Author of 17 novels and collections of short stories, his writing is imbued with linguistic experiments and metafiction (a form of literary fiction that emphasizes its own artificiality, continually reminding the reader that he is reading a work of fiction). As a writer he made his debut in 1956 with L’Opera Galleggiante (Longanesi, 1968; Bompiani, 1996; minimum fax, 2003, 2018, 2022; among the finalists of the National Book Award), followed by La fine della strada in 1958 (Rizzoli, 1966; Bur Rizzoli, 1976; minimum fax, 2004), titles in which he addresses controversial topics such as suicide and abortion. In 1973 he won the National Book Award with Chimera for fiction ex aequo with Augustus by John Williams.

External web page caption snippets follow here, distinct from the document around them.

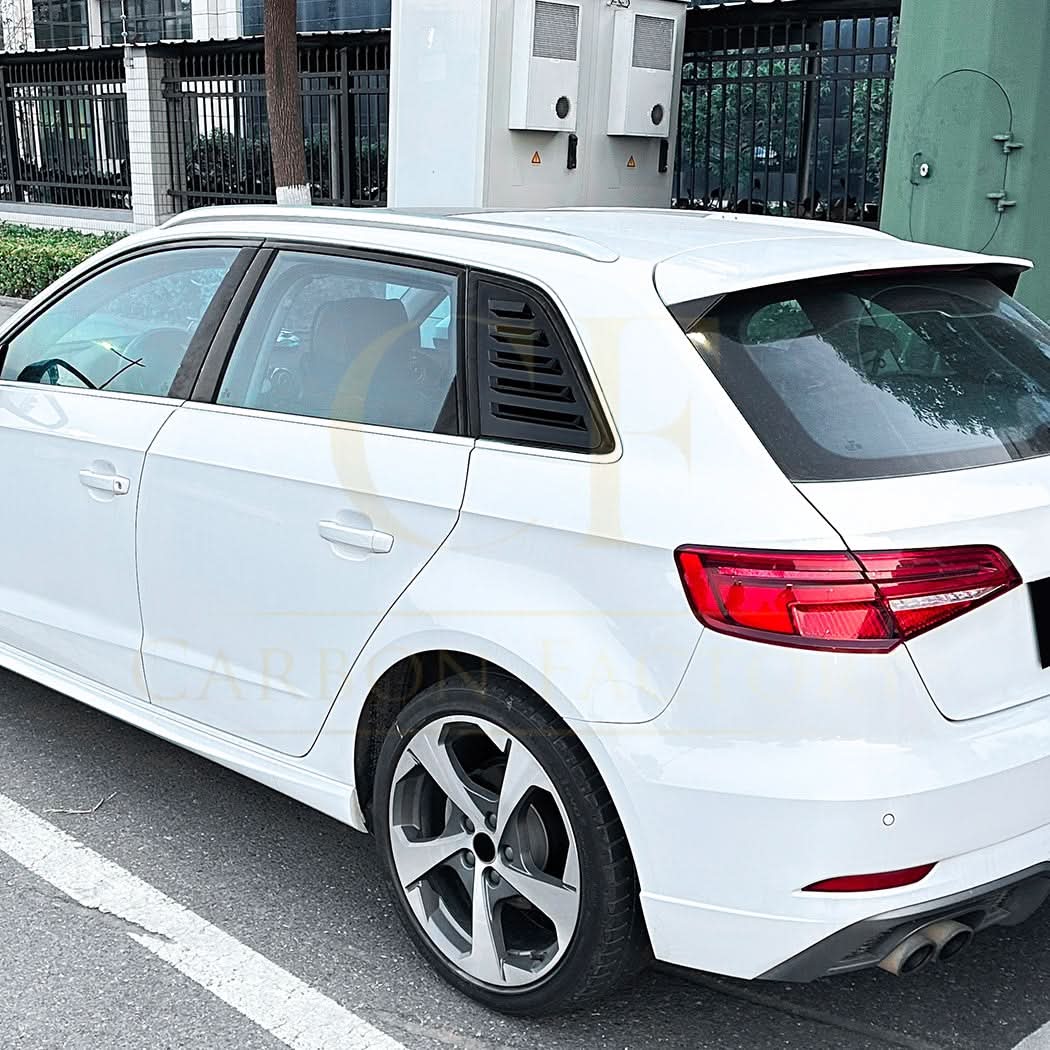 Audi A3 8V & S3 Hatchback 13-20 Gloss Black Window Louver Vents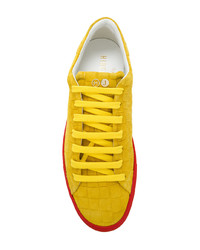 gelbe Wildleder niedrige Sneakers von Hide&Jack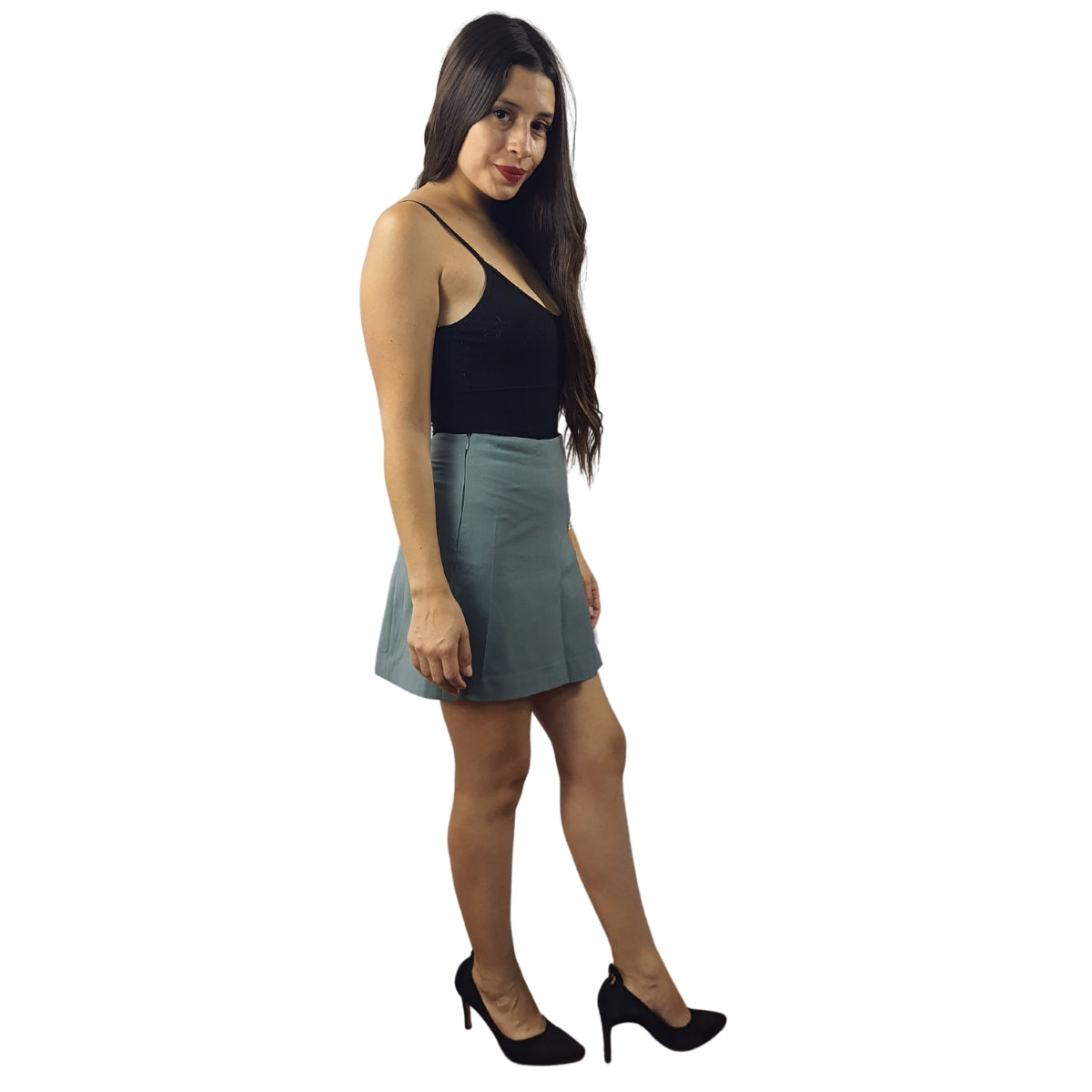 Falda Vero Moda Verde Claro Style MARIAN MINI SKIRT(VMC-SD)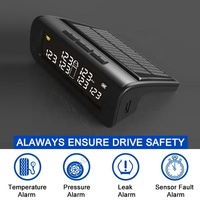 Système de contrôle tpms sans fil de pression des pneus, livraison gratuite, à énergie solaire, avec 6 capteurs extérieurs pour 6 à 7 roues, pour camions, remorque, caravane, camping-car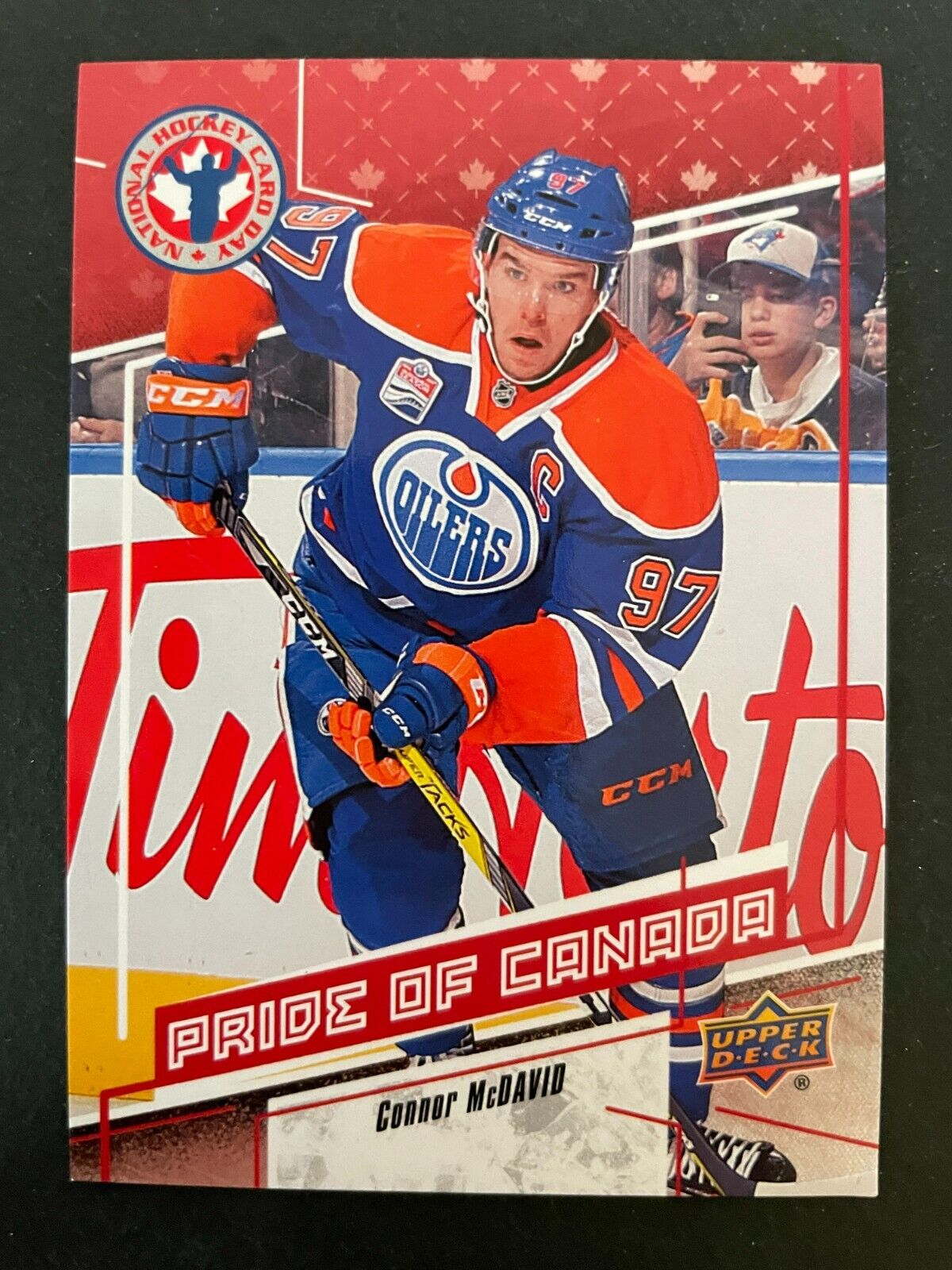 Connor McDAVID 2017 Upper Deck National Hockey Card Day #CAN-9 Edmonton Oilers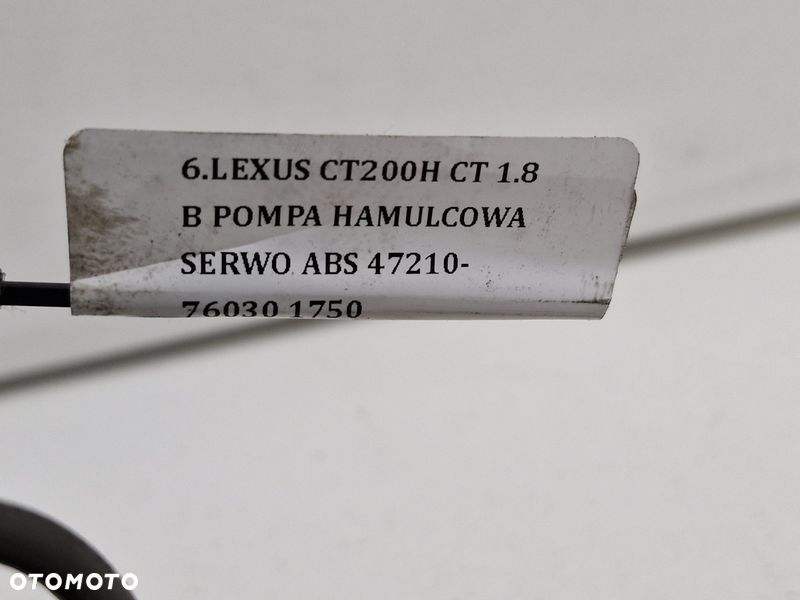 LEXUS CT200H CT 1.8 B POMPA HAMULCOWA SERWO ABS 47210-76030 - 10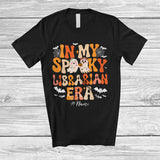 MacnyStore - Personalized Custom Name In My Spooky Librarian Era; Amusing Halloween Boo Proud Job T-Shirt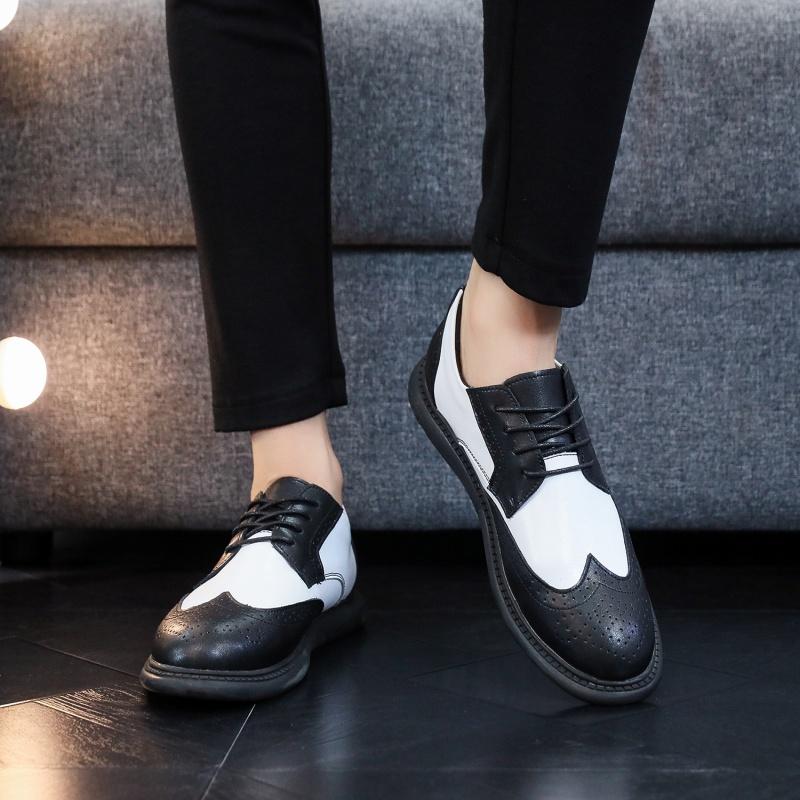 Fashion Lace Up Business Formal Dress Footwear Lace Up Male Derby Shoes Outdoor Walk Sneakers Classic Men's Casual Leather Oxfords Shoes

In 1960 he then published The Maryland Cultivator (Rizzoli, 1968), an epic-satirical novel which deals with the theme of the colonization of Maryland and which is based on the life of the poet Ebenezer Cook. This is the title that brought him notoriety as one of the most innovative new writers in the United States, at the time compared to names such as Thomas Pynchon, Jorge Luis Borges and Vladimir Nabokov. In 1966 he published Giles the goat-boy (Rizzoli, 1972), a novel set in an imaginary mega-university, a metaphor for the entire world in the Cold War era.

Barth was part of a wave of writers who questioned linguistic and plot standards in the 1960s, championing postmodernism in literature and asserting the declining importance of the novel as a literary form. He dedicated the essay The Literature of Exhaustion to this theme. He was among the authors who influenced David Foster Wallace (1962-2008), whose long story Westward the Empire Runs Its Course (1989) draws inspiration from Barth’s The House of Mirth (1968).